One week to the day that Jenny called, Bill and his parents were waiting at the bus stop in town. After several threatening looks from his mother, Bill managed to get a ‘half-ways’ friendly look on his face.

As he waited, he decided it might not be as bad as he feared. After all, he’d done what he could to limit the damage the little monster could do. He had his BB gun locked up in the gun cabinet and his BB’s were hidden in the bottom of his underwear drawer. He moved his airplane models from his dresser to a high cupboard in his parents’ bedroom, and wrapped his bicycle’s combination chain lock tightly around the doorknobs of his bedroom closet.
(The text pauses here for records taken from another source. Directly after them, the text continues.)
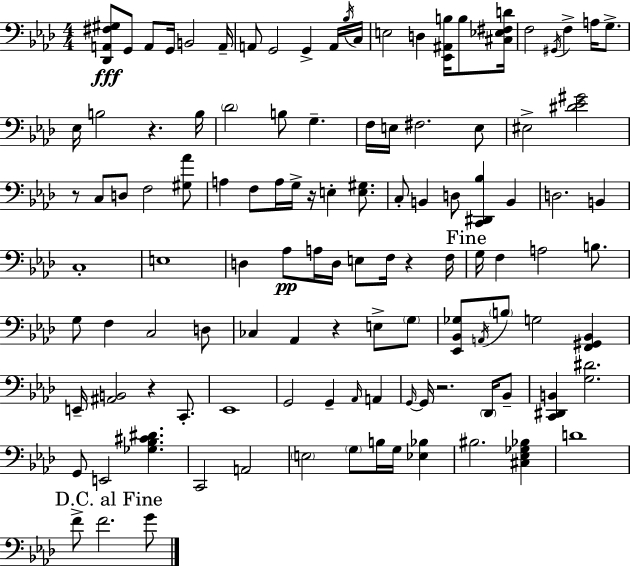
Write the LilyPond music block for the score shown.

{
  \clef bass
  \numericTimeSignature
  \time 4/4
  \key f \minor
  <des, a, fis gis>8\fff g,8 a,8 g,16 b,2 a,16-- | a,8 g,2 g,4-> a,16 \acciaccatura { bes16 } | c16 e2 d4 <ees, ais, b>16 b8 | <cis ees fis d'>16 f2 \acciaccatura { gis,16 } f4-> a16 g8.-> | \break ees16 b2 r4. | b16 \parenthesize des'2 b8 g4.-- | f16 e16 fis2. | e8 eis2-> <dis' ees' gis'>2 | \break r8 c8 d8 f2 | <gis aes'>8 a4 f8 a16 g16-> r16 e4-. <e gis>8. | c8-. b,4 d8 <c, dis, bes>4 b,4 | d2. b,4 | \break c1-. | e1 | d4 aes8\pp a16 d16 e8 f16 r4 | f16 \mark "Fine" g16 f4 a2 b8. | \break g8 f4 c2 | d8 ces4 aes,4 r4 e8-> | \parenthesize g8 <ees, bes, ges>8 \acciaccatura { a,16 } \parenthesize b8 g2 <f, gis, bes,>4 | e,16-- <ais, b,>2 r4 | \break c,8.-. ees,1 | g,2 g,4-- \grace { aes,16 } | a,4 \grace { g,16~ }~ g,16 r2. | \parenthesize des,16 bes,8-- <c, dis, b,>4 <g dis'>2. | \break g,8 e,2 <ges bes cis' dis'>4. | c,2 a,2 | \parenthesize e2 \parenthesize g8 b16 | g16 <ees bes>4 bis2. | \break <cis ees ges bes>4 d'1 | \mark "D.C. al Fine" f'8-> f'2. | g'8 \bar "|."
}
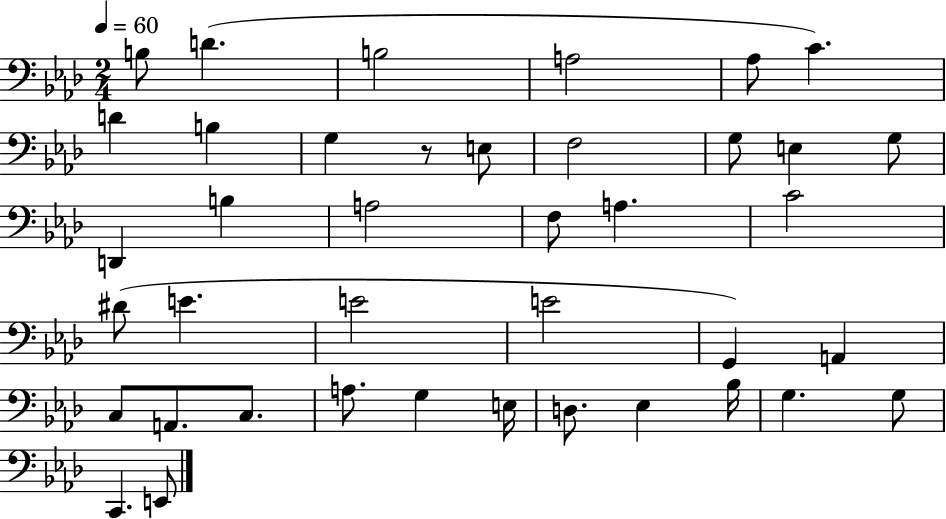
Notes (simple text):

B3/e D4/q. B3/h A3/h Ab3/e C4/q. D4/q B3/q G3/q R/e E3/e F3/h G3/e E3/q G3/e D2/q B3/q A3/h F3/e A3/q. C4/h D#4/e E4/q. E4/h E4/h G2/q A2/q C3/e A2/e. C3/e. A3/e. G3/q E3/s D3/e. Eb3/q Bb3/s G3/q. G3/e C2/q. E2/e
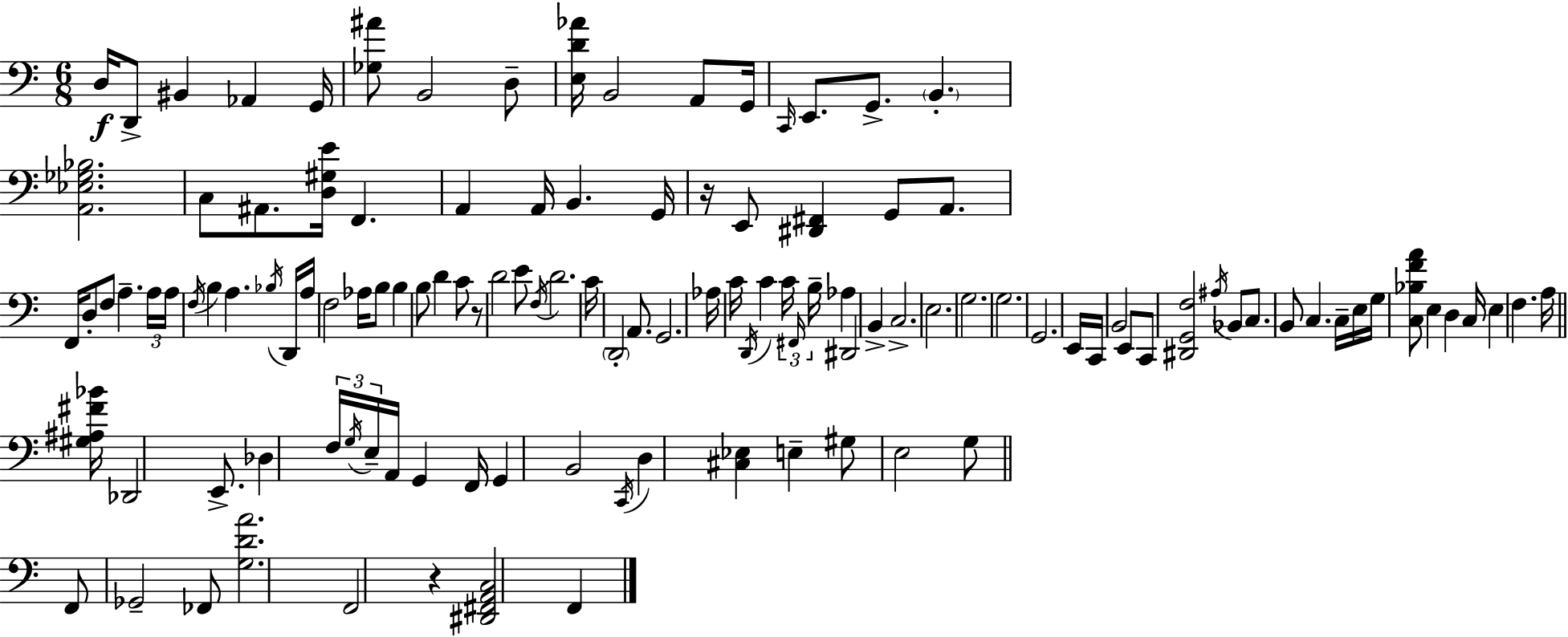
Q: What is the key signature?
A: C major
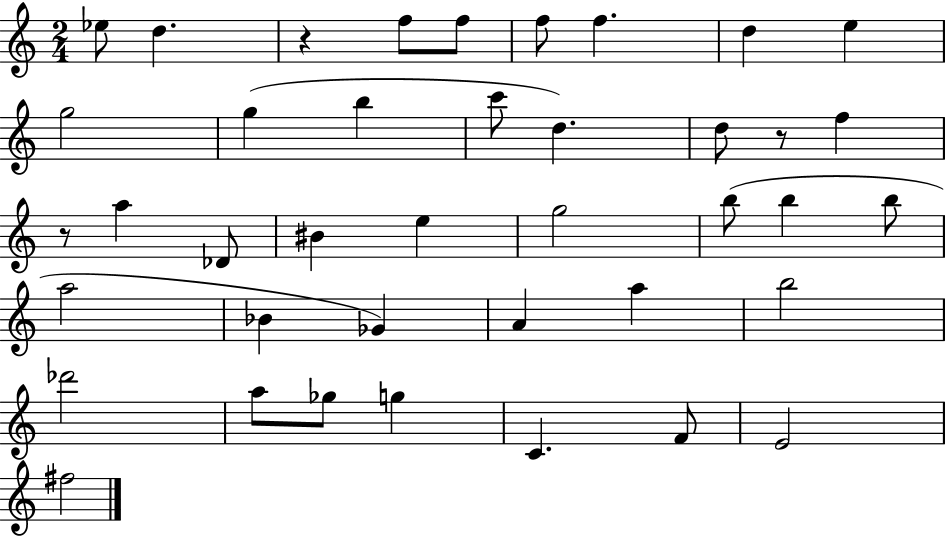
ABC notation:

X:1
T:Untitled
M:2/4
L:1/4
K:C
_e/2 d z f/2 f/2 f/2 f d e g2 g b c'/2 d d/2 z/2 f z/2 a _D/2 ^B e g2 b/2 b b/2 a2 _B _G A a b2 _d'2 a/2 _g/2 g C F/2 E2 ^f2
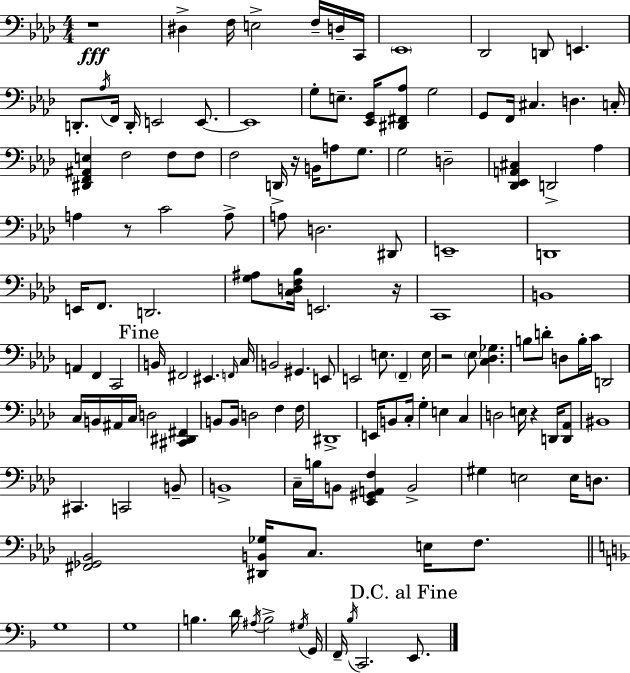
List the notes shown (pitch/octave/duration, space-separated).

R/w D#3/q F3/s E3/h F3/s D3/s C2/s Eb2/w Db2/h D2/e E2/q. D2/e. Ab3/s F2/s D2/s E2/h E2/e. E2/w G3/e E3/e. [Eb2,G2]/s [D#2,F#2,Ab3]/e G3/h G2/e F2/s C#3/q. D3/q. C3/s [D#2,F2,A#2,E3]/q F3/h F3/e F3/e F3/h D2/s R/s B2/s A3/e G3/e. G3/h D3/h [Db2,Eb2,A2,C#3]/q D2/h Ab3/q A3/q R/e C4/h A3/e A3/e D3/h. D#2/e E2/w D2/w E2/s F2/e. D2/h. [G3,A#3]/e [C3,D3,F3,Bb3]/s E2/h. R/s C2/w B2/w A2/q F2/q C2/h B2/s F#2/h EIS2/q. F2/s C3/s B2/h G#2/q. E2/e E2/h E3/e. F2/q E3/s R/h Eb3/e [C3,Db3,Gb3]/q. B3/e D4/e D3/e B3/s C4/s D2/h C3/s B2/s A#2/s C3/s D3/h [C#2,D#2,F#2]/q B2/e B2/s D3/h F3/q F3/s D#2/w E2/s B2/e C3/s G3/q E3/q C3/q D3/h E3/s R/q D2/s [D2,Ab2]/e BIS2/w C#2/q. C2/h B2/e B2/w C3/s B3/s B2/e [Eb2,G#2,A2,F3]/q B2/h G#3/q E3/h E3/s D3/e. [F#2,Gb2,Bb2]/h [D#2,B2,Gb3]/s C3/e. E3/s F3/e. G3/w G3/w B3/q. D4/s A#3/s B3/h G#3/s G2/s F2/s Bb3/s C2/h. E2/e.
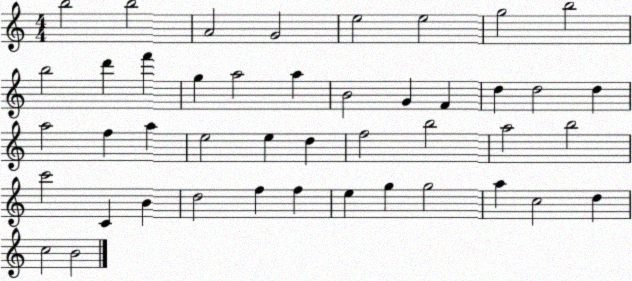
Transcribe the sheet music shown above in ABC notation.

X:1
T:Untitled
M:4/4
L:1/4
K:C
b2 b2 A2 G2 e2 e2 g2 b2 b2 d' f' g a2 a B2 G F d d2 d a2 f a e2 e d f2 b2 a2 b2 c'2 C B d2 f f e g g2 a c2 d c2 B2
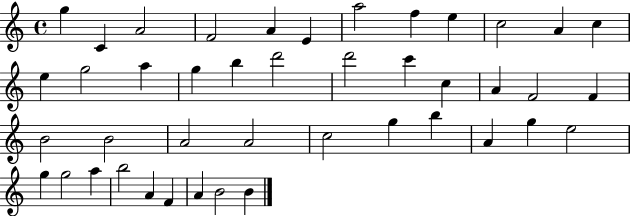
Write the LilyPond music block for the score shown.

{
  \clef treble
  \time 4/4
  \defaultTimeSignature
  \key c \major
  g''4 c'4 a'2 | f'2 a'4 e'4 | a''2 f''4 e''4 | c''2 a'4 c''4 | \break e''4 g''2 a''4 | g''4 b''4 d'''2 | d'''2 c'''4 c''4 | a'4 f'2 f'4 | \break b'2 b'2 | a'2 a'2 | c''2 g''4 b''4 | a'4 g''4 e''2 | \break g''4 g''2 a''4 | b''2 a'4 f'4 | a'4 b'2 b'4 | \bar "|."
}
He felt reasonably sure he had everything covered. He figured all he would have to survive would be Donnie himself. Then it occurred to him that might be about as pleasant as eating broken glass.

The bus came to a stop and unloaded.

“There he is,” Bill’s father said, pointing and waving when he saw his nephew walking down the bus steps.

Donnie managed a weak smile as he tossed the long, stringy strands of dark hair out of his eyes with a snap of his head. The locks immediately fell back in place over one eye.

“It’s good to have you will us, Donnie,” Marie told him. She smiled and grabbed him for a big hug.

Bill thought she might have had better luck getting a reaction if she had hugged the bus. Donnie’s back visibly stiffened as he let his arms hang limply at his sides while she embraced him.

Marie sensed his discomfort and pulled away, embarrassed. “Your Uncle Russ will get your bags,” she said, now feeling very uncomfortable and awkward.

“Sure. It will just take a minute,” Russ agreed. He poked his son as he went by to get the luggage. “Say ‘hi’ to your cousin.”

“Hi,” echoed Bill, genuinely trying to be friendly. He thought he might as well make the best of it. At least he wouldn’t get his parents on his case for being rude.

Donnie grunted, eyeing him coolly through his hair. “What do you do in this dump for fun?” he asked as he looked up and down the small town’s front street.

“It’s not a dump,” Bill answered, offended. He’d complained often enough about nothing to do in town but it was his town and he didn’t want anyone else turning their nose up at it. He’s starting in already, he thought.